Daytripper demands attention from its very first exquisite frame. It shows the back of a painter, his canvas with the beginning of a portrait and a post-sex woman lounging on a day bed. The text, an obituary written by the book’s main character Bras de Olivia Domingos reads:
When the cancer that had spread throughout most of his brain finally took the best of him, Schlomo Lerner had, at the age of 89, been in love 274 times. For each of his lovers the famous painter had made a portrait.
Bras works as an obituary writer to pay the bills but his dream is to write a great novel. Bras struggles with drive and confidence to write. He has a complicated relationship with his father whom he both admires and resents and he relies heavily on the friendship that he has with Jorge.
“It doesn’t matter where you’re from or how you’re feel, there’s always peace in a strong up of coffee.”
Chapter one is told in a perfectly measured circular story pattern that makes the reader hunger to see what will come next. Each following chapter continues to provide some insight into who Bras is and how he became the man that he is. Each chapter ends with a possible way that Bras could die. Some as gentle as quiet heart attack others as violent as being hit by a truck or stabbed to death. The meaning of these deaths doesn’t reveal itself until the end of the book.

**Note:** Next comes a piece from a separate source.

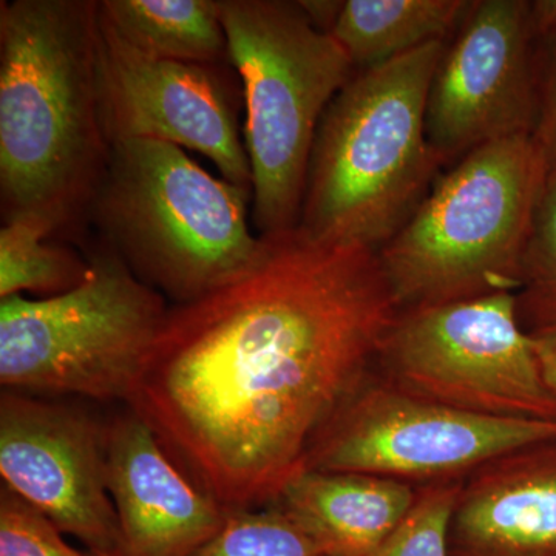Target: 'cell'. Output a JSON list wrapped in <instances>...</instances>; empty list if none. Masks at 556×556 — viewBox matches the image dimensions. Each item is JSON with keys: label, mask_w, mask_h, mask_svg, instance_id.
<instances>
[{"label": "cell", "mask_w": 556, "mask_h": 556, "mask_svg": "<svg viewBox=\"0 0 556 556\" xmlns=\"http://www.w3.org/2000/svg\"><path fill=\"white\" fill-rule=\"evenodd\" d=\"M218 5L230 64L243 87L252 225L260 237L280 236L299 226L318 126L354 65L300 2Z\"/></svg>", "instance_id": "8992f818"}, {"label": "cell", "mask_w": 556, "mask_h": 556, "mask_svg": "<svg viewBox=\"0 0 556 556\" xmlns=\"http://www.w3.org/2000/svg\"><path fill=\"white\" fill-rule=\"evenodd\" d=\"M86 255L72 291L0 300L3 390L129 401L169 306L101 240Z\"/></svg>", "instance_id": "52a82bcc"}, {"label": "cell", "mask_w": 556, "mask_h": 556, "mask_svg": "<svg viewBox=\"0 0 556 556\" xmlns=\"http://www.w3.org/2000/svg\"><path fill=\"white\" fill-rule=\"evenodd\" d=\"M417 486L364 473L306 470L277 506L324 556H368L408 514Z\"/></svg>", "instance_id": "9a60e30c"}, {"label": "cell", "mask_w": 556, "mask_h": 556, "mask_svg": "<svg viewBox=\"0 0 556 556\" xmlns=\"http://www.w3.org/2000/svg\"><path fill=\"white\" fill-rule=\"evenodd\" d=\"M556 438V422L475 415L409 396L375 371L318 434L308 470L415 486L464 481L489 460Z\"/></svg>", "instance_id": "9c48e42d"}, {"label": "cell", "mask_w": 556, "mask_h": 556, "mask_svg": "<svg viewBox=\"0 0 556 556\" xmlns=\"http://www.w3.org/2000/svg\"><path fill=\"white\" fill-rule=\"evenodd\" d=\"M101 100L100 2L0 3L3 222L38 215L79 237L110 160Z\"/></svg>", "instance_id": "7a4b0ae2"}, {"label": "cell", "mask_w": 556, "mask_h": 556, "mask_svg": "<svg viewBox=\"0 0 556 556\" xmlns=\"http://www.w3.org/2000/svg\"><path fill=\"white\" fill-rule=\"evenodd\" d=\"M450 556H556V438L489 460L460 485Z\"/></svg>", "instance_id": "5bb4252c"}, {"label": "cell", "mask_w": 556, "mask_h": 556, "mask_svg": "<svg viewBox=\"0 0 556 556\" xmlns=\"http://www.w3.org/2000/svg\"><path fill=\"white\" fill-rule=\"evenodd\" d=\"M170 306L127 405L226 511L274 506L401 314L378 252L295 228Z\"/></svg>", "instance_id": "6da1fadb"}, {"label": "cell", "mask_w": 556, "mask_h": 556, "mask_svg": "<svg viewBox=\"0 0 556 556\" xmlns=\"http://www.w3.org/2000/svg\"><path fill=\"white\" fill-rule=\"evenodd\" d=\"M100 21L102 118L110 144L155 139L195 150L252 197L236 68L148 56Z\"/></svg>", "instance_id": "8fae6325"}, {"label": "cell", "mask_w": 556, "mask_h": 556, "mask_svg": "<svg viewBox=\"0 0 556 556\" xmlns=\"http://www.w3.org/2000/svg\"><path fill=\"white\" fill-rule=\"evenodd\" d=\"M444 40L358 70L318 126L298 229L379 252L430 192L442 161L427 101Z\"/></svg>", "instance_id": "3957f363"}, {"label": "cell", "mask_w": 556, "mask_h": 556, "mask_svg": "<svg viewBox=\"0 0 556 556\" xmlns=\"http://www.w3.org/2000/svg\"><path fill=\"white\" fill-rule=\"evenodd\" d=\"M100 16L148 56L232 65L218 0H101Z\"/></svg>", "instance_id": "2e32d148"}, {"label": "cell", "mask_w": 556, "mask_h": 556, "mask_svg": "<svg viewBox=\"0 0 556 556\" xmlns=\"http://www.w3.org/2000/svg\"><path fill=\"white\" fill-rule=\"evenodd\" d=\"M251 193L208 174L185 149L155 139L112 144L89 222L101 241L175 305L257 265L268 237L252 232Z\"/></svg>", "instance_id": "277c9868"}, {"label": "cell", "mask_w": 556, "mask_h": 556, "mask_svg": "<svg viewBox=\"0 0 556 556\" xmlns=\"http://www.w3.org/2000/svg\"><path fill=\"white\" fill-rule=\"evenodd\" d=\"M541 375L556 397V325L529 332Z\"/></svg>", "instance_id": "cb8c5ba5"}, {"label": "cell", "mask_w": 556, "mask_h": 556, "mask_svg": "<svg viewBox=\"0 0 556 556\" xmlns=\"http://www.w3.org/2000/svg\"><path fill=\"white\" fill-rule=\"evenodd\" d=\"M109 426L78 407L3 390L0 475L64 535L101 556H121L108 484Z\"/></svg>", "instance_id": "7c38bea8"}, {"label": "cell", "mask_w": 556, "mask_h": 556, "mask_svg": "<svg viewBox=\"0 0 556 556\" xmlns=\"http://www.w3.org/2000/svg\"><path fill=\"white\" fill-rule=\"evenodd\" d=\"M517 302L527 332L556 325V174L547 178L533 215Z\"/></svg>", "instance_id": "d6986e66"}, {"label": "cell", "mask_w": 556, "mask_h": 556, "mask_svg": "<svg viewBox=\"0 0 556 556\" xmlns=\"http://www.w3.org/2000/svg\"><path fill=\"white\" fill-rule=\"evenodd\" d=\"M463 481L417 486L401 525L368 556H450V522Z\"/></svg>", "instance_id": "44dd1931"}, {"label": "cell", "mask_w": 556, "mask_h": 556, "mask_svg": "<svg viewBox=\"0 0 556 556\" xmlns=\"http://www.w3.org/2000/svg\"><path fill=\"white\" fill-rule=\"evenodd\" d=\"M546 181L535 142L527 135L463 156L379 249L401 309L517 294Z\"/></svg>", "instance_id": "5b68a950"}, {"label": "cell", "mask_w": 556, "mask_h": 556, "mask_svg": "<svg viewBox=\"0 0 556 556\" xmlns=\"http://www.w3.org/2000/svg\"><path fill=\"white\" fill-rule=\"evenodd\" d=\"M192 556H324L277 504L230 511L225 525Z\"/></svg>", "instance_id": "ffe728a7"}, {"label": "cell", "mask_w": 556, "mask_h": 556, "mask_svg": "<svg viewBox=\"0 0 556 556\" xmlns=\"http://www.w3.org/2000/svg\"><path fill=\"white\" fill-rule=\"evenodd\" d=\"M468 7L464 0H345L329 33L354 68H371L444 40Z\"/></svg>", "instance_id": "e0dca14e"}, {"label": "cell", "mask_w": 556, "mask_h": 556, "mask_svg": "<svg viewBox=\"0 0 556 556\" xmlns=\"http://www.w3.org/2000/svg\"><path fill=\"white\" fill-rule=\"evenodd\" d=\"M38 508L3 486L0 492V556H101L79 552Z\"/></svg>", "instance_id": "7402d4cb"}, {"label": "cell", "mask_w": 556, "mask_h": 556, "mask_svg": "<svg viewBox=\"0 0 556 556\" xmlns=\"http://www.w3.org/2000/svg\"><path fill=\"white\" fill-rule=\"evenodd\" d=\"M409 396L501 419L556 422L517 294L404 309L375 369Z\"/></svg>", "instance_id": "ba28073f"}, {"label": "cell", "mask_w": 556, "mask_h": 556, "mask_svg": "<svg viewBox=\"0 0 556 556\" xmlns=\"http://www.w3.org/2000/svg\"><path fill=\"white\" fill-rule=\"evenodd\" d=\"M38 215H16L0 229V299L33 292L42 299L72 291L90 270L87 255L56 241Z\"/></svg>", "instance_id": "ac0fdd59"}, {"label": "cell", "mask_w": 556, "mask_h": 556, "mask_svg": "<svg viewBox=\"0 0 556 556\" xmlns=\"http://www.w3.org/2000/svg\"><path fill=\"white\" fill-rule=\"evenodd\" d=\"M108 484L121 556H192L229 511L193 484L131 409L109 426Z\"/></svg>", "instance_id": "4fadbf2b"}, {"label": "cell", "mask_w": 556, "mask_h": 556, "mask_svg": "<svg viewBox=\"0 0 556 556\" xmlns=\"http://www.w3.org/2000/svg\"><path fill=\"white\" fill-rule=\"evenodd\" d=\"M541 38L538 47V118L532 139L547 178L556 174V0L535 2Z\"/></svg>", "instance_id": "603a6c76"}, {"label": "cell", "mask_w": 556, "mask_h": 556, "mask_svg": "<svg viewBox=\"0 0 556 556\" xmlns=\"http://www.w3.org/2000/svg\"><path fill=\"white\" fill-rule=\"evenodd\" d=\"M540 38L533 2H470L428 91V141L442 163L500 139L532 137Z\"/></svg>", "instance_id": "30bf717a"}]
</instances>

This book is also a love story to Brazil. With beautiful illustrations of it’s buildings, foods, homes and people.
“Isn’t it funny how we always seem to remember the trivial things from our daily lives, yet we so often forget the most important ones?”
Written and illustrated by twin brothers Gabriel Ba and Fabio Moon, Daytripper is a masterpiece of storytelling and design with dozens of frame-worthy quotes, plenty of unexpected turns and a style and voice that readers will want to pour through again and again.